Peat fires in Siberia contribute 14 times more to regional carbon emissions than previously estimated – a breakthrough finding made possible by a new level of precision in satellite-based fire monitoring. A team led by Amin Khairoun from the University of Alcalá (Spain) together with colleagues across Europe and China analysed Landsat satellite data across northern Siberia covering the period 2001 to 2023. They discovered that peatlands accounted for almost one-third of the 107.6 million hectares that burned and were responsible for 33% of all wildfire carbon emissions. This contribution had largely gone undetected by earlier monitoring tools.
The study was conducted within the framework of the European Space Agency's Climate Change Initiative (ESA CCI) Fire project, which provides global information on land affected by wildfire and has been instrumental in advancing fire monitoring capabilities worldwide.
"Siberian peatlands have long been considered stable carbon sinks – absorbing more carbon than they release," says Amin Khairoun, researcher in the ESA CCI Fire project. "But our findings show that peat fires contribute far more to carbon emissions than previously assumed. As fire seasons intensify, these ecosystems may be shifting from carbon stores to carbon sources."

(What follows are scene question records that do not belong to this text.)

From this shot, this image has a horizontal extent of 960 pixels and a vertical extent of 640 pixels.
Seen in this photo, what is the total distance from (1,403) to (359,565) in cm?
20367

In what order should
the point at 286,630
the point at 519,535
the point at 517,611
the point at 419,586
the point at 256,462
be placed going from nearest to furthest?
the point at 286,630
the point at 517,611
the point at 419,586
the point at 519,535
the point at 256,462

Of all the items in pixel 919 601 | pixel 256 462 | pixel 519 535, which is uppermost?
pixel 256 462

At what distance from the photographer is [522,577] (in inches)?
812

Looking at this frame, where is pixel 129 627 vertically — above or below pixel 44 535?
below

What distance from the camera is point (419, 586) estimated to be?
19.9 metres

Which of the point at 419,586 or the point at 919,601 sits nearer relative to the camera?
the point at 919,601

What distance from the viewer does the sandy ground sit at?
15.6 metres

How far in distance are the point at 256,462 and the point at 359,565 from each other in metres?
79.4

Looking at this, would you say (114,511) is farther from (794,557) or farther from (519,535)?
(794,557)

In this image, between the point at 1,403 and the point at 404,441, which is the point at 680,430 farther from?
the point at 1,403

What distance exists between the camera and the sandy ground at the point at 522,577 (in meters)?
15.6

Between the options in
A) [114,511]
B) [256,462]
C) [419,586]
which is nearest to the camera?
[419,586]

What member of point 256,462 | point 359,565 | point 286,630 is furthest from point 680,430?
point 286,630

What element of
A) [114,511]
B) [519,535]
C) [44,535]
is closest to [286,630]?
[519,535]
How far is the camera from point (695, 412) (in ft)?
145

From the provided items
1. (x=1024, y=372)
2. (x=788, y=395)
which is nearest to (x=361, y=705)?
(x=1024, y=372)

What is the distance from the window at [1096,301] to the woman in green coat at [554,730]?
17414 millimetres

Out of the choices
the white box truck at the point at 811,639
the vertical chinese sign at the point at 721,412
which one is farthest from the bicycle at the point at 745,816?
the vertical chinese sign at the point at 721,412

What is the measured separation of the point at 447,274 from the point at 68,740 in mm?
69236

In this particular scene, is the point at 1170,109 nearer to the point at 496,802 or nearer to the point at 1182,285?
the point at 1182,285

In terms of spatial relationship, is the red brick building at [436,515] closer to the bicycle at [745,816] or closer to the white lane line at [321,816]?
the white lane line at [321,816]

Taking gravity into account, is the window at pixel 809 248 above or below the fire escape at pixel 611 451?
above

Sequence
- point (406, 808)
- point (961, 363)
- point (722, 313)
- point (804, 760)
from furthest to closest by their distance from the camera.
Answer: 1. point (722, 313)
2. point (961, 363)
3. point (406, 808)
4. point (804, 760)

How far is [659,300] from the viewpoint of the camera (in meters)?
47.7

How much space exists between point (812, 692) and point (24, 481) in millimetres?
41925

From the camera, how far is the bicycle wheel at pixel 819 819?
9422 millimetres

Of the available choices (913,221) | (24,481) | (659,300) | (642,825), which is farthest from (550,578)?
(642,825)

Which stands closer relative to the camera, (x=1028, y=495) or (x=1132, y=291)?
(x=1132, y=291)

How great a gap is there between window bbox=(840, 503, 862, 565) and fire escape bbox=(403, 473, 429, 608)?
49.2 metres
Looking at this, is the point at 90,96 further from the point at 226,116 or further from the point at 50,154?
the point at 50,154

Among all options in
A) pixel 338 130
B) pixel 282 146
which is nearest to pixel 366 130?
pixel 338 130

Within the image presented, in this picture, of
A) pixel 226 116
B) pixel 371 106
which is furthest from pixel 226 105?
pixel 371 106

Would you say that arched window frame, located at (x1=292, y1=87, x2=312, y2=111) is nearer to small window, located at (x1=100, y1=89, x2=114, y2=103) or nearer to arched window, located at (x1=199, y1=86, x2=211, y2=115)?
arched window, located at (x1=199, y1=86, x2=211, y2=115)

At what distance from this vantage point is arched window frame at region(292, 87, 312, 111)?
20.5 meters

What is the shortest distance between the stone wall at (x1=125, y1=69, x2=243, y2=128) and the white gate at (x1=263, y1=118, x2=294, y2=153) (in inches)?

Ancient carbon stores face record-breaking fires
Peatlands across the northern hemisphere store approximately 415 billion tonnes of carbon, accumulated over thousands of years. Although they cover just 2-3 per cent of Earth's land surface, they act as critical buffers against climate change. Yet with Arctic temperatures rising up to four times faster than the global average, this ancient carbon reservoir is increasingly vulnerable to fire.
Unusual hot and dry climatic conditions are the primary driver of extreme peat fire seasons. The years between 2019 and 2021 represent the most severe on record. In 2021 alone, fires consumed 10.6 million hectares, including a single megafire spanning 1.5 million hectares – the largest fire event ever recorded in Siberia.
A major contributor to these extensive fires were so called 'zombie fires' – fires from the previous year that survived underground through winter before re-emerging the following spring. After burning into carbon-rich peat soils during the 2020 fire season, these fires smouldered slowly beneath the snow and reignited when conditions warmed in spring 2021.
“Peat fires are different from surface fires. They burn deep into the soil and release carbon that took thousands of years to accumulate," says Khairoun. "A single peat fire can emit far more carbon per hectare than a forest fire. With conditions like those we saw in 2020 becoming more common, this is a growing concern – not just for emissions, but for the stability of the Arctic itself."
Burning peat threatens permafrost stability and accelerates warming
The vulnerability of Arctic peatlands to fire has implications far beyond immediate carbon emissions. When peat burns, it destroys the natural insulation that keeps permafrost frozen. Without this protection, permafrost thaws more rapidly, releasing additional greenhouse gases. This creates a dangerous feedback loop: fires release carbon, which accelerates warming, which in turn increases fire risk.
New high-resolution approach reveals full scale of peat fire emissions
Advances in satellite technology now allow scientists to map fires at a level of detail previously impossible. The ESA CCI Fire project provides global burned area data primarily based on MODIS imagery at resolutions of 250 metres or more. In this study, researchers went beyond the existing CCI products by developing two new high-resolution datasets: a burned area map using Landsat imagery at 30-metre resolution, and a separate map of peatland coverage at 90-metre resolution. Together, these enabled the team to detect up to 76 per cent more burned area than previous datasets had captured. By combining these two maps, the team could identify exactly which fires had burned through carbon-rich peat soils across northern Siberia over the 23-year period. For each peat fire, a machine learning model – trained on nearly 900 ground measurements – then estimated how deeply the fire had burned into the soil. The deeper the burn, the more ancient carbon is released.
Together, these advances deliver a far more accurate picture of where peat fires burn, how deeply, and how much carbon they release – providing the precise data that climate models and future monitoring efforts urgently need.
Refining the picture of Arctic fire risk
The sensitivity of northern peatlands to extreme weather – and how quickly stable carbon sinks can become emission sources – is starkly highlighted by these findings. Building on the foundation of ESA's CCI Fire datasets, this study demonstrates how advances in satellite resolution can deepen our understanding of fire-driven carbon emissions. By complementing established monitoring tools with finer-scale Landsat data, the researchers uncovered emissions from peat fires that were previously beyond the detection limits of available sensors. These findings can help refine climate models and strengthen future monitoring of Arctic fire risk. The ESA CCI Open Data Portal provides open access to Fire CCI datasets for independent verification and ongoing monitoring of fire-prone regions.